Montpellier : Manifestation pacifiste pour dénoncer l’agression azérie en Haut-Karabakh

Stepanakert, la capitale des indépendantistes arméniens du Haut-Karabakh a été soumise à d’intenses bombardements azéris. Et le pilonnage a repris dans la nuit de mardi 6 à mercredi 7 octobre, dans cette capitale de la république autoproclamée du Haut-Karabakh.
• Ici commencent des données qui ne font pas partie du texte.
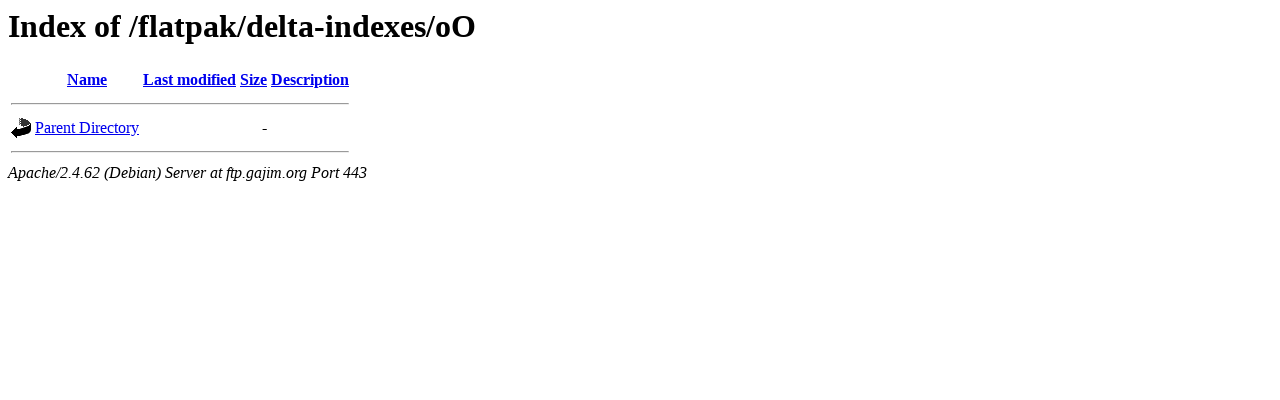

--- FILE ---
content_type: text/html;charset=UTF-8
request_url: https://ftp.gajim.org/flatpak/delta-indexes/oO/
body_size: 417
content:
<!DOCTYPE HTML PUBLIC "-//W3C//DTD HTML 3.2 Final//EN">
<html>
 <head>
  <title>Index of /flatpak/delta-indexes/oO</title>
 </head>
 <body>
<h1>Index of /flatpak/delta-indexes/oO</h1>
  <table>
   <tr><th valign="top"><img src="/icons/blank.gif" alt="[ICO]"></th><th><a href="?C=N;O=D">Name</a></th><th><a href="?C=M;O=A">Last modified</a></th><th><a href="?C=S;O=A">Size</a></th><th><a href="?C=D;O=A">Description</a></th></tr>
   <tr><th colspan="5"><hr></th></tr>
<tr><td valign="top"><img src="/icons/back.gif" alt="[PARENTDIR]"></td><td><a href="/flatpak/delta-indexes/">Parent Directory</a></td><td>&nbsp;</td><td align="right">  - </td><td>&nbsp;</td></tr>
   <tr><th colspan="5"><hr></th></tr>
</table>
<address>Apache/2.4.62 (Debian) Server at ftp.gajim.org Port 443</address>
</body></html>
L’Azerbaïdjan grâce à ses réserves de pétrole a pu s’armer ces dernières années avec constance. Le pays s’est équipé comme l’Arménie auprès des Russes, mais s’est fourni aussi en matériel plus moderne, avec entre autres des drones, achetés à la Turquie et à Israël.
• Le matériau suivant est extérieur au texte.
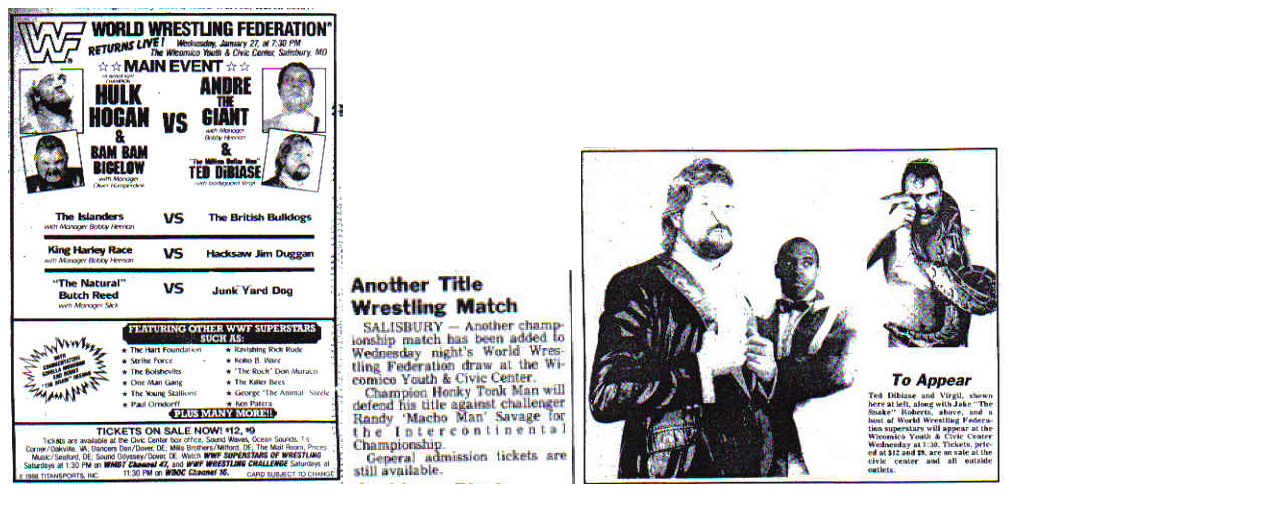

--- FILE ---
content_type: text/html
request_url: https://superstarbillygraham.com/Graham/results/Jan27_1988.html
body_size: -49
content:
<html>
<img src="/Graham/clippings/Jan27_1988.jpg">
<img src="/Graham/clippings/Jan27_1988a.jpg">
<img src="/Graham/clippings/Jan27_1988b.jpg">
</html>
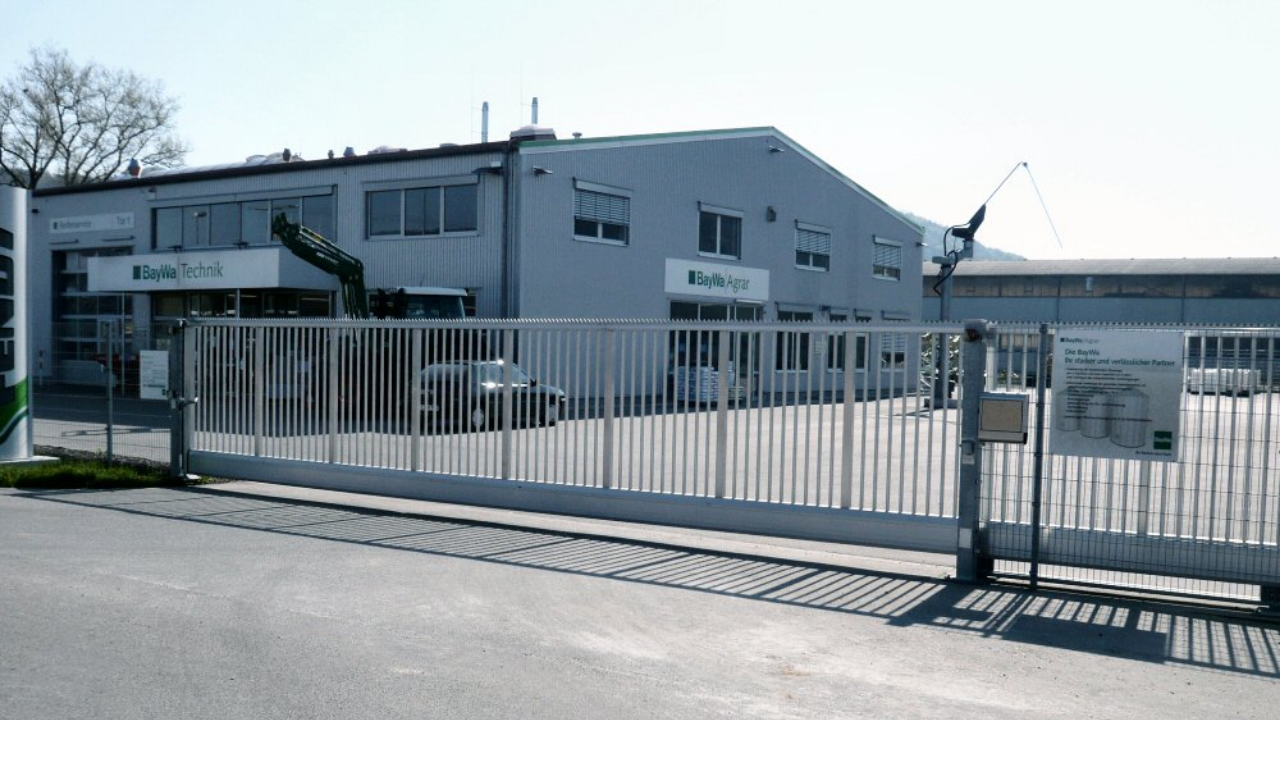

--- FILE ---
content_type: text/html
request_url: http://meyerzaunbau.de/toranl4.html
body_size: 291
content:
<!DOCTYPE HTML PUBLIC "-//W3C//DTD HTML 4.01 Transitional//EN">

<html>
<head>
  <title>
    Toranlage
  </title>
  <meta http-equiv="Content-Type" content="text/html;charset=utf-8">
</head>

<body style="margin:0px">
  <img src="toranl4_g.jpg" width="100%" alt="Toranlage">
</body>
</html>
Les forces azerbaïdjanaises s’acharnent sur Stepanakert, une ville de 55.000 habitants située à 1 000 mètres d’altitude dans les montagnes du Haut-Karabakh. Depuis dix jours, le Nagorny Karabakh est ravagé par des combats entre forces arméniennes et azerbaïdjanaises. Et l’Arménie accuse la Turquie d’avoir provoqué cette guerre. Dans un entretien accordé à l’AFP mardi, Nikol Pachinian, journaliste et homme d’État arménien, Premier ministre depuis le 8 mai 2018, a accusé la Turquie d’être responsable des hostilités au Nagorny Karabakh.

Montpellier, une manifestation pacifiste est organisée samedi 10 octobre à 11h00

À Montpellier, une manifestation pacifiste est organisée en contestation de l’agression azérie en Haut-Karabakh. La marche, prévue ce samedi 10 octobre à 11h00 débutera place des Martyrs de la Résistance, et se terminera sur l’Esplanade Charles de Gaulle.

Escalade du conflit :

L’usage de bombes à sous-munitions a été constaté. Dans un communiqué Amnesty International dénonce : « le déploiement de ces armes qui frappent de façon indiscriminée dans des zones résidentielles est absolument effrayant et inacceptable. »

BASM ou Bombes à sous-munitions, elles sont composées d’un conteneur regroupant des projectiles explosifs de taille plus réduite, dites « sous-munitions ». Ces munitions sont tirées par voie terrestre ou larguées par voie aérienne. Ce sont des armes d’attaque, conçues pour neutraliser une zone de combats. Mais elles restent imprécises, et touchent inévitablement des zones civiles. Selon Handicap International, 98 % des victimes recensées sont des civils et près d’un tiers sont des enfants.